Exercise instructions:
**1)** Quote the passage on University of California admissions and the SAT from "BY TERESA WATANABE" up to and including "beginning in 2025.".
**2)** In the passage on University of California admissions and the SAT, in which month did UC President Michael V. Drake ask the Academic Senate to explore the Smarter Balanced test as a replacement?

[[ Quoted passage open ]]

A few years ago, the University of California Board of Regents, incensed that Asians are pulling away from blacks and Latinos on SAT scores, demanded than an expert panel of professors nominated by the UC Academic Senate study whether the SAT actually complemented high school GPA in predicting whether students could survive the rigors of U. of California colleges.
The faculty experts reported back in early 2020 that SAT scores were even better than GPA at predicting college performance, especially for nonwhites. The Regents replied, “Nyaaaah Nyaaaah NyNyaaaah, we can’t hear you,” and banned the SAT, and pronounced that UC would within 5 years find a test, such as the one that California gives out to public high school students, that wouldn’t have racial gaps.
The Regents assigned the Academic Senate experts to show that California’s Smarter Balanced test was better than the SAT.
The Regents, being politicians rather than data nerds, said "Screw You," to the Academic Senate, "we are banning the SAT no matter what your find. Go tell us if we can use some low brow high school tests."
The experts just now reported back to the Regents that the Smarter Balanced high school test had worse validity than the SAT. The clueless L.A. Times spins it as another blow to the SAT:
The University of California should not use an alternative standardized test for admissions to replace the discarded SAT, faculty say.
BY TERESA WATANABE STAFF WRITER
OCT. 15, 2021 UPDATED 5:21 PM PT
In another blow to the future of standardized testing for University of California admissions, a faculty group has recommended nixing the use of an alternative assessment to replace the SAT in a new report to UC leaders.
The UC Board of Regents, in a move that reverberated nationally, unanimously voted last year to drop the use of the SAT and ACT for admissions decisions through 2024 because the tests exacerbated disparities based on race and income. Faculty were asked to examine whether an alternative test without those biases could be used beginning in 2025.
UC President Michael V. Drake asked the Academic Senate in April to explore whether the statewide assessment used for California public school students, known as Smarter Balanced, would be an appropriate replacement. Some educators were more open to using the state test over the SAT because it assesses how well 11th-graders learned California’s core curriculum.
But the Academic Senate committee’s conclusion: no go.
“The … assessment is not appropriate as an admissions test, required or optional, for the UC,” the report concluded. It said using the state test would “likely come at the same cost as the SAT,” mirroring the “inequities in opportunities to learn across California schools that are pronounced by race and socioeconomic status.”
The report did recommend, however, that the state test be explored as one of many measures used for placement in writing classes after students are enrolled at UC. And it suggested that UC work with Smarter Balanced officials and state educators to include more challenging test items in core subject areas and encourage all California high schools to use the assessment to help students evaluate their college preparedness.
In other words, despite all the dumbing down of the SAT from 1995 onward, it’s still the most valid predictor of UC performance available.

[[ Quoted passage closed ]]
[[ Source information open ]]

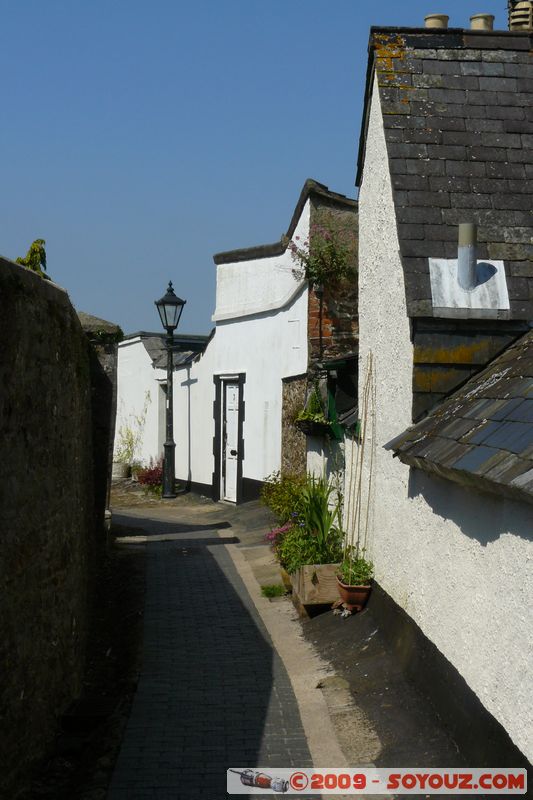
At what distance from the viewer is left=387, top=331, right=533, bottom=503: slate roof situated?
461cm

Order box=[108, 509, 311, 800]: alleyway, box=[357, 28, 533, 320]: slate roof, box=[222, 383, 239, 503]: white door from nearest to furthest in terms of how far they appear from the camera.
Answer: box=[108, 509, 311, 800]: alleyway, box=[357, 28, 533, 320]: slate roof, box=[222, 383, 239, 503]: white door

[[ Source information closed ]]
[[ Source information open ]]

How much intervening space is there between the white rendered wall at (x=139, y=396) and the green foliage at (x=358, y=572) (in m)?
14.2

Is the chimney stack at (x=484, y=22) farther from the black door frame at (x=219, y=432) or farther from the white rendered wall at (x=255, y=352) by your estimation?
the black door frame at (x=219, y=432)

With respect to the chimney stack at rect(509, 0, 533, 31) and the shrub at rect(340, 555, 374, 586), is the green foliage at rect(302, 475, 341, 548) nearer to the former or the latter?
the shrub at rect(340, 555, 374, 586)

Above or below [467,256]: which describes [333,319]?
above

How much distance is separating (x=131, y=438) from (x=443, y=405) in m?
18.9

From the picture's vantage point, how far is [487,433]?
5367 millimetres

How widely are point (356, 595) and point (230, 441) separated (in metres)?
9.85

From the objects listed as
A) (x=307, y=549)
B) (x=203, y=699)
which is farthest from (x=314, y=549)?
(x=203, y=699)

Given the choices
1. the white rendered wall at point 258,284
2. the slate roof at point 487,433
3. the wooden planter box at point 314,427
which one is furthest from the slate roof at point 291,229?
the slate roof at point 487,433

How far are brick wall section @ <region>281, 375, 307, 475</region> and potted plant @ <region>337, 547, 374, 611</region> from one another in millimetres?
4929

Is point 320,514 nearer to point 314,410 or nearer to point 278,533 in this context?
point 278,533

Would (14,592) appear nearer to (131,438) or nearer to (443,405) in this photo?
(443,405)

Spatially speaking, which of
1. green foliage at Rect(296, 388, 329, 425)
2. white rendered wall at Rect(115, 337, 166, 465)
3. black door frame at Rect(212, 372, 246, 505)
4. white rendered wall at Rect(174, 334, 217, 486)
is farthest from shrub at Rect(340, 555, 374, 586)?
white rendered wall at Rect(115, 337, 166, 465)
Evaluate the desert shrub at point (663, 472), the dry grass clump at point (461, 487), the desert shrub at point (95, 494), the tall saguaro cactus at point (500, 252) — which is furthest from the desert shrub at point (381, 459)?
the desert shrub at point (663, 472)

[[ Source information closed ]]

Solutions by task:
**1)**
BY TERESA WATANABE STAFF WRITER
OCT. 15, 2021 UPDATED 5:21 PM PT
In another blow to the future of standardized testing for University of California admissions, a faculty group has recommended nixing the use of an alternative assessment to replace the SAT in a new report to UC leaders.
The UC Board of Regents, in a move that reverberated nationally, unanimously voted last year to drop the use of the SAT and ACT for admissions decisions through 2024 because the tests exacerbated disparities based on race and income. Faculty were asked to examine whether an alternative test without those biases could be used beginning in 2025.

**2)** April